Google Cloud Professional Cloud Architect — Question 223
A large healthcare provider's primary electronic health record (EHR) application runs on Compute Engine instances with a Cloud SQL for PostgreSQL database, all located in the us-west1 region. A new regulatory mandate requires you to implement and document a business continuity plan (BCP). This plan must ensure that the EHR application can be fully recovered and operational in a different geographical region with a recovery time objective (RTO) of two hours and a recovery point objective (RPO) of 15 minutes. You need to design a disaster recovery strategy that meets these strict BCP requirements. What should you do?
Answer options
- A. Deploy active managed instance groups (MIGs) in both us-west1 and us-east1, fronted by a global external HTTP(S) Load Balancer. For the database, use a cross-region read replica in us-east1, and rely on load balancer health checks to automatically fail over all traffic during an outage.
- B. Use Terraform to define the application’s compute infrastructure. During a disaster, configure the Cloud SQL database in us-west1 to use a cross-region read replica in us-east1, build the environment in us-east1, and promote the replica.

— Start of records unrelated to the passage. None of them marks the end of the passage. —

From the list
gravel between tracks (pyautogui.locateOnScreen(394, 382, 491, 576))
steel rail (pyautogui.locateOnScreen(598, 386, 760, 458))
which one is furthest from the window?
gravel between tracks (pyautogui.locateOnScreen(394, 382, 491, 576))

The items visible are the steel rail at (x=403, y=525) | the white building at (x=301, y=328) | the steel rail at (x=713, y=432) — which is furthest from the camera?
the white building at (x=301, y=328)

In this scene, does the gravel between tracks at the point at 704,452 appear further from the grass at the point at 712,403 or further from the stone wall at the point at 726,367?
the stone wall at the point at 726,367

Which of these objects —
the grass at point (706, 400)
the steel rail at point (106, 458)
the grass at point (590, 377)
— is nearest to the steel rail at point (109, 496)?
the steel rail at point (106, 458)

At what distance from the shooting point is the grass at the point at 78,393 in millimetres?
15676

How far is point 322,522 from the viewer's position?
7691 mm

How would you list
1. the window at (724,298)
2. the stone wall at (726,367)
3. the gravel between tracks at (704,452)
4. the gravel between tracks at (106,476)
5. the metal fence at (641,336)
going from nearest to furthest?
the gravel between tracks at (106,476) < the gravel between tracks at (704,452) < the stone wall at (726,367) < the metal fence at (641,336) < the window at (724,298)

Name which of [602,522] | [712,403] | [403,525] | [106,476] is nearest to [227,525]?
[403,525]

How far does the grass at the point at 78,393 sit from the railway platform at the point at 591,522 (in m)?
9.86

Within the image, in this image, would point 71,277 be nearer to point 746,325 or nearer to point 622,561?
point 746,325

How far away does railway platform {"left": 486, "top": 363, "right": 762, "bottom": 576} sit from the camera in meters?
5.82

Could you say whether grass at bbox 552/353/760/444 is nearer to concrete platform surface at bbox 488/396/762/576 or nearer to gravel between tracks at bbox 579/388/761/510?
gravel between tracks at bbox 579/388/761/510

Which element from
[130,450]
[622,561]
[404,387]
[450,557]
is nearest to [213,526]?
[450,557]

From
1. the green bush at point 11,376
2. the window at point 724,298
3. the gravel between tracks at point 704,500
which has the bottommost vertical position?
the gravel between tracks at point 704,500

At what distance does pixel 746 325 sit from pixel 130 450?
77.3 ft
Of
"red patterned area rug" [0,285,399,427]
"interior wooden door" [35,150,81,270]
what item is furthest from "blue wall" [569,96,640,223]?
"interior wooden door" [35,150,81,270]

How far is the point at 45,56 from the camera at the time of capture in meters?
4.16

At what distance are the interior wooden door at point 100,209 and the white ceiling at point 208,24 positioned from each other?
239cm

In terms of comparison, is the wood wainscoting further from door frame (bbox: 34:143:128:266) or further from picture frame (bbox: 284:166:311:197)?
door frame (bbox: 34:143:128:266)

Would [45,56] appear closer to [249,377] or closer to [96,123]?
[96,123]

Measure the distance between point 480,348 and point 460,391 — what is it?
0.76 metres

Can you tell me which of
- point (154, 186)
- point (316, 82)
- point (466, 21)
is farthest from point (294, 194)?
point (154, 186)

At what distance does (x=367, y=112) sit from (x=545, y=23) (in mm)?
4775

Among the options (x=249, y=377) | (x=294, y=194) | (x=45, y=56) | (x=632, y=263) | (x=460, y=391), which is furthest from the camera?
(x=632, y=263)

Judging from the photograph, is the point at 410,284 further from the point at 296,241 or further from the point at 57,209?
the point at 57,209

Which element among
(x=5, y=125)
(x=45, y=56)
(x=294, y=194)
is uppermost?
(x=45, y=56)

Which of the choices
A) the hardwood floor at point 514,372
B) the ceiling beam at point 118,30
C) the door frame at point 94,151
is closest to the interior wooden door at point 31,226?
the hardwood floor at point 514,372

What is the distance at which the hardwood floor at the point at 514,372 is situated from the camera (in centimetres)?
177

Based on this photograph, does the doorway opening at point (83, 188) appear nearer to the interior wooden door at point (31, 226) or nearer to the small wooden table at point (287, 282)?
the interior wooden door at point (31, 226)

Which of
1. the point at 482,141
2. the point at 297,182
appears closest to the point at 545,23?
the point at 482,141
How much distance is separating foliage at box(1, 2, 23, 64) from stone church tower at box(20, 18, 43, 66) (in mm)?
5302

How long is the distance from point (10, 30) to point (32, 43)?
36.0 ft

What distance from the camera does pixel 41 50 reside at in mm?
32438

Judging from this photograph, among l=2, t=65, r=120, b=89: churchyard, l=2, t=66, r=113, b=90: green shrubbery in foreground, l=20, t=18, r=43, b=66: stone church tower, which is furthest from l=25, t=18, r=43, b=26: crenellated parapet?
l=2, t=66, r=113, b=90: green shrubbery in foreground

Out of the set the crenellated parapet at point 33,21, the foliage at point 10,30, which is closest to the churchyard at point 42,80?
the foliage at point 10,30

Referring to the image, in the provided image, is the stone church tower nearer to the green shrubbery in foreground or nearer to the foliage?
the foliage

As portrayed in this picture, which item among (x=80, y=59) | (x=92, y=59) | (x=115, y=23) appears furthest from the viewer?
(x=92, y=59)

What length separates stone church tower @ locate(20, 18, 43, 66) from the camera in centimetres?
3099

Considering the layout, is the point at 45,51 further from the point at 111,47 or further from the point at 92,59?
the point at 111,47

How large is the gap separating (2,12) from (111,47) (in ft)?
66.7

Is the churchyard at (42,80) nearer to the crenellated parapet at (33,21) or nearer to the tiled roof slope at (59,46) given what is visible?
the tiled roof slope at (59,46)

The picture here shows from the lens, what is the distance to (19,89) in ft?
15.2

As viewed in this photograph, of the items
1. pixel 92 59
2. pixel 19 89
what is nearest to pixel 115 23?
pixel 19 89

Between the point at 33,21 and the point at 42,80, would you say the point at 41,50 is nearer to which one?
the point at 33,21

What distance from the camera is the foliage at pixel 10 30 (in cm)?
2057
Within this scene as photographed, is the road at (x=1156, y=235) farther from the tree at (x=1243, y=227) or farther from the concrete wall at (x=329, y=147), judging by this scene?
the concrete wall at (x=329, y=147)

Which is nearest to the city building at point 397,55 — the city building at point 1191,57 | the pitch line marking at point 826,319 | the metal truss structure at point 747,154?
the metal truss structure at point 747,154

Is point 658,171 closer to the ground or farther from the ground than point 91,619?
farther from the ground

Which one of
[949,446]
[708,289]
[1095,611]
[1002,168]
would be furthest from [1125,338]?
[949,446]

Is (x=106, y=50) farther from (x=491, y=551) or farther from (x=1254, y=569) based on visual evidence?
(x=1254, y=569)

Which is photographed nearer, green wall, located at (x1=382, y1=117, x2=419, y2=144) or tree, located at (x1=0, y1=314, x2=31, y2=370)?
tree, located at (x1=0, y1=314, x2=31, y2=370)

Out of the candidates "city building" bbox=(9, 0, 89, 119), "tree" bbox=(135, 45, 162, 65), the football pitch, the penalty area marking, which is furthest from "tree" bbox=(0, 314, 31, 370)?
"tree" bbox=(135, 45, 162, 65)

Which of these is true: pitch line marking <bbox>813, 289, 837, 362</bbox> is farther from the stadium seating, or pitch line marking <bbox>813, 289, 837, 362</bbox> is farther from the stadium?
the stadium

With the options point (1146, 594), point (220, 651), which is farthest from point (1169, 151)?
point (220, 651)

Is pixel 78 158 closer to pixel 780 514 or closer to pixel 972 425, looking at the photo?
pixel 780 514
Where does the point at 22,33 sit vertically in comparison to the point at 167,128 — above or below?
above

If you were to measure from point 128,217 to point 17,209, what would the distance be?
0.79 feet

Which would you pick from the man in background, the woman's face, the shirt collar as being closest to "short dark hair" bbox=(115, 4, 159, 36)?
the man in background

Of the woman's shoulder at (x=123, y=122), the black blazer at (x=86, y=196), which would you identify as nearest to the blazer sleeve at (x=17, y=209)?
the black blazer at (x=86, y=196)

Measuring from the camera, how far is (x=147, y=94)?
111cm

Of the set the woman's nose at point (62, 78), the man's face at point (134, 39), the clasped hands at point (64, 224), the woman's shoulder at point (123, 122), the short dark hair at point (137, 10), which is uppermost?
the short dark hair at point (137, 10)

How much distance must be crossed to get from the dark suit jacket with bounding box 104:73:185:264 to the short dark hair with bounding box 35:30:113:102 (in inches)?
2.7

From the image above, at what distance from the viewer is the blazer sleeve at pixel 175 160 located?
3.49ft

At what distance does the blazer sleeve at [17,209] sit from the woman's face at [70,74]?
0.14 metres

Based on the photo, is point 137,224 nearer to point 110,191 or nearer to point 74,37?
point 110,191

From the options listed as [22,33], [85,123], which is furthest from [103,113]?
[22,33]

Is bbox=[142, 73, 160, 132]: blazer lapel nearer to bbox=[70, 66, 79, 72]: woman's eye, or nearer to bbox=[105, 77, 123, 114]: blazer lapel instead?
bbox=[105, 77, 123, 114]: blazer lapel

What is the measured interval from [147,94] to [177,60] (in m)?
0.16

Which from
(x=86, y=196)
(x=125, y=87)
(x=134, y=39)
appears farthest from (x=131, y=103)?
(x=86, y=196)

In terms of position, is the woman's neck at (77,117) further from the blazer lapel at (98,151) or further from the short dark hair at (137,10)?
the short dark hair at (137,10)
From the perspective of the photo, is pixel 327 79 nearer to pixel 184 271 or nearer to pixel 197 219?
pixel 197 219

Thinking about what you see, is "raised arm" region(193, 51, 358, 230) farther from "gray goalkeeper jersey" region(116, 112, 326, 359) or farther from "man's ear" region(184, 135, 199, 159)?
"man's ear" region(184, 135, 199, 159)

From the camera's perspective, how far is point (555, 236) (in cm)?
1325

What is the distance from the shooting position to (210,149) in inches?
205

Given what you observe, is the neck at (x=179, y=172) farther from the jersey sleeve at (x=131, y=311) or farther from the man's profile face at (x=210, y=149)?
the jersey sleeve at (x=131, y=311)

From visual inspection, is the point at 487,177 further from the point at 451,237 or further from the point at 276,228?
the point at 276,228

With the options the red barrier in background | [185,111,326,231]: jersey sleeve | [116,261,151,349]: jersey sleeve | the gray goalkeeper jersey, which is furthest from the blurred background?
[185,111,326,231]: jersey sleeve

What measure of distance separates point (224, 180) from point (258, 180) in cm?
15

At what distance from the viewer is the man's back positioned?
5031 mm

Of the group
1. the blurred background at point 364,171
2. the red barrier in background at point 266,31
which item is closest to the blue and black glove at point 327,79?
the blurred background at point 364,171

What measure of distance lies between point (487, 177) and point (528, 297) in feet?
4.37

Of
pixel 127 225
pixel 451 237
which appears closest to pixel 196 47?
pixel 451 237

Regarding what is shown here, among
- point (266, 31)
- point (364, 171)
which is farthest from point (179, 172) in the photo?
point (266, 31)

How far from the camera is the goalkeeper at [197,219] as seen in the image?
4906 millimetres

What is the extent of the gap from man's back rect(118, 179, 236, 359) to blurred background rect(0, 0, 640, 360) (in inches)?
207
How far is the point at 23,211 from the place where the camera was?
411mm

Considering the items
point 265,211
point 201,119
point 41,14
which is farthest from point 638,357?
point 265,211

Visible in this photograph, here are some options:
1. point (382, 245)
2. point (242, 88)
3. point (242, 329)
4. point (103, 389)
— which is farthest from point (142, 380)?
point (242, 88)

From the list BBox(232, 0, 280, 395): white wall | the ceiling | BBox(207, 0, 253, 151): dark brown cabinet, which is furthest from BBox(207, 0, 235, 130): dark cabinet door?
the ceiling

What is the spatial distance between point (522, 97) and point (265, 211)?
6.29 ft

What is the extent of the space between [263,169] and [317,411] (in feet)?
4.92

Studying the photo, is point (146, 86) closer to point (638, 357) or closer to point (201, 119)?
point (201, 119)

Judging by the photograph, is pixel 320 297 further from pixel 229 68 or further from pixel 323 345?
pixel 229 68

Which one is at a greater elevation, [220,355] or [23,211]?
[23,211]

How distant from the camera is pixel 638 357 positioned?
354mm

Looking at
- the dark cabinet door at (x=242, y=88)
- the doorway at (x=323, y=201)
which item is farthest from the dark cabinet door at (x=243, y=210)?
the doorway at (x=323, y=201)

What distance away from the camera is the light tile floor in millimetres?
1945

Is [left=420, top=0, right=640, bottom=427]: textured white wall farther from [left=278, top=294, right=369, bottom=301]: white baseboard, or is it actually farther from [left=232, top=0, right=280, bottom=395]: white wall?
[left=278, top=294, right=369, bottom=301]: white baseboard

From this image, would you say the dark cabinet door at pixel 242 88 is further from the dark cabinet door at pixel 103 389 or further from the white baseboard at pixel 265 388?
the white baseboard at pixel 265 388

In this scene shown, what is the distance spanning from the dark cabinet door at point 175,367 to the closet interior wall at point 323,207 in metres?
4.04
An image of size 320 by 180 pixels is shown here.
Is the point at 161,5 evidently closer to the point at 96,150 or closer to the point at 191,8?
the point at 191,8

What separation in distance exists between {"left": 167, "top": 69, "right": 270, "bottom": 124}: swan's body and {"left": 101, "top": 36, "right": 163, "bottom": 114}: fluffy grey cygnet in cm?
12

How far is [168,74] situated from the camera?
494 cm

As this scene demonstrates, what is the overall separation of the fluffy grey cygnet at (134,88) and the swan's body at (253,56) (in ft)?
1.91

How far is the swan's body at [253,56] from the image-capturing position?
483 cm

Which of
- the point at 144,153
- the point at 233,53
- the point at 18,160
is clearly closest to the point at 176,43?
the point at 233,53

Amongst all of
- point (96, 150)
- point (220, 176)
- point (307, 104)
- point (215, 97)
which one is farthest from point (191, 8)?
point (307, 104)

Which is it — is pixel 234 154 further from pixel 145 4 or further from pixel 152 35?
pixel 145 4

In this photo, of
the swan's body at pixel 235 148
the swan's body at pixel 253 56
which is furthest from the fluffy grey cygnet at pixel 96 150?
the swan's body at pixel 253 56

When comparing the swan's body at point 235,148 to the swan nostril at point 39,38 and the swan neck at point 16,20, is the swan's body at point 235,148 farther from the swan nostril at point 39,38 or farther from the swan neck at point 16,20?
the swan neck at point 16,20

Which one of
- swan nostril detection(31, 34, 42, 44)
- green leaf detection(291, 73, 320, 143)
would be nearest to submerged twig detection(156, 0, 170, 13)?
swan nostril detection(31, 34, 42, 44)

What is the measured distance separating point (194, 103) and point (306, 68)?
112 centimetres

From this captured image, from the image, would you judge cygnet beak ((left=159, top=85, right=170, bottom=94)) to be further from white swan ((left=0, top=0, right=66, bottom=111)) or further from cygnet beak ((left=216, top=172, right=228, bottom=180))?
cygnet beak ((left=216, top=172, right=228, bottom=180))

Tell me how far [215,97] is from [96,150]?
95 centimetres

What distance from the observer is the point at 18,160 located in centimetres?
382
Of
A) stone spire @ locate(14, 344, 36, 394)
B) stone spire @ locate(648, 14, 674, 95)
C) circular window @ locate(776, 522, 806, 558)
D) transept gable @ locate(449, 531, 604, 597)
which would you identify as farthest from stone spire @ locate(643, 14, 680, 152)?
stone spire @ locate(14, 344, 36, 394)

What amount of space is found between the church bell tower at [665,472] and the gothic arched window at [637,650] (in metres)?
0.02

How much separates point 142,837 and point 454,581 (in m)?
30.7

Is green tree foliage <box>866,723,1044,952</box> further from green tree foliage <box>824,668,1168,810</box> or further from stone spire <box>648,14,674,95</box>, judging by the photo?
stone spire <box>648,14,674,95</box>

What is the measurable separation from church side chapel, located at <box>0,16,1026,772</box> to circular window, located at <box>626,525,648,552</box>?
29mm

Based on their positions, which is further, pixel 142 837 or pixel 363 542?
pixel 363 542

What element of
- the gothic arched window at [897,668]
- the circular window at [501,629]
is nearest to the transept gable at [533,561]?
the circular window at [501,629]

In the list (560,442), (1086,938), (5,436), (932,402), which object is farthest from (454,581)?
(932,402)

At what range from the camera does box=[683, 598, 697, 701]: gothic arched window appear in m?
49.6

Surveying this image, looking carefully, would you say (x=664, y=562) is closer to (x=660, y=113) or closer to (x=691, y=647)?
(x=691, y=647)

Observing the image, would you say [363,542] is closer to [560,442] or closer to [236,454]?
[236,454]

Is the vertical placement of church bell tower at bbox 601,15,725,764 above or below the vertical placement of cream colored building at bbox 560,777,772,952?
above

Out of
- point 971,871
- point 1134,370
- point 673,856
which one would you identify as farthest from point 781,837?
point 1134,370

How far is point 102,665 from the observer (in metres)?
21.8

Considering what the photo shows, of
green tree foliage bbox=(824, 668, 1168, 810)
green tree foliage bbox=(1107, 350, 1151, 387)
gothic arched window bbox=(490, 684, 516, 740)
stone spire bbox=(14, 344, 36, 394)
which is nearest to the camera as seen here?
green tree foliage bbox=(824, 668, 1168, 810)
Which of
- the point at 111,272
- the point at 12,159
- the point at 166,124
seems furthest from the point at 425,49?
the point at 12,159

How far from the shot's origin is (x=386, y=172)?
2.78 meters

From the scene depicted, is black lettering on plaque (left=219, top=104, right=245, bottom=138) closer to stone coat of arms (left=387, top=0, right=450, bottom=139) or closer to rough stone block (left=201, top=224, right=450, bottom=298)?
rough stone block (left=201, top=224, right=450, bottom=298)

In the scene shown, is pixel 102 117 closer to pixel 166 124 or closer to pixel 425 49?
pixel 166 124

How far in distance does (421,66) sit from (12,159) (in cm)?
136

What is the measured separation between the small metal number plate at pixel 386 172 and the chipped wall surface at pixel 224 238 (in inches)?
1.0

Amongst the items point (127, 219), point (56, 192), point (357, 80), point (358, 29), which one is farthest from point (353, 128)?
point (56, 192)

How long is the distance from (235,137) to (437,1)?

- C. Take daily snapshots of the Compute Engine disks and Cloud SQL database. Copy these snapshots to a Cloud Storage bucket in us-east1. During a disaster, manually restore the virtual machines (VMs) and database from the latest snapshots
- D. Deploy a regional MIG in us-west1 for high availability, and rely on the Google Cloud SLA to ensure the region remains online.
Correct answer: A
Explanation
Option A is correct because it provides an active solution with redundancy in both regions, ensuring quick recovery through load balancing and cross-region replication. Option B is less effective as it relies on manual promotion of replicas after a disaster, which may not meet the RTO requirement. Option C, while providing backups, relies on manual restoration, which is not aligned with the required RTO and RPO. Option D does not offer a valid strategy for disaster recovery as it does not consider any failover mechanism to another region.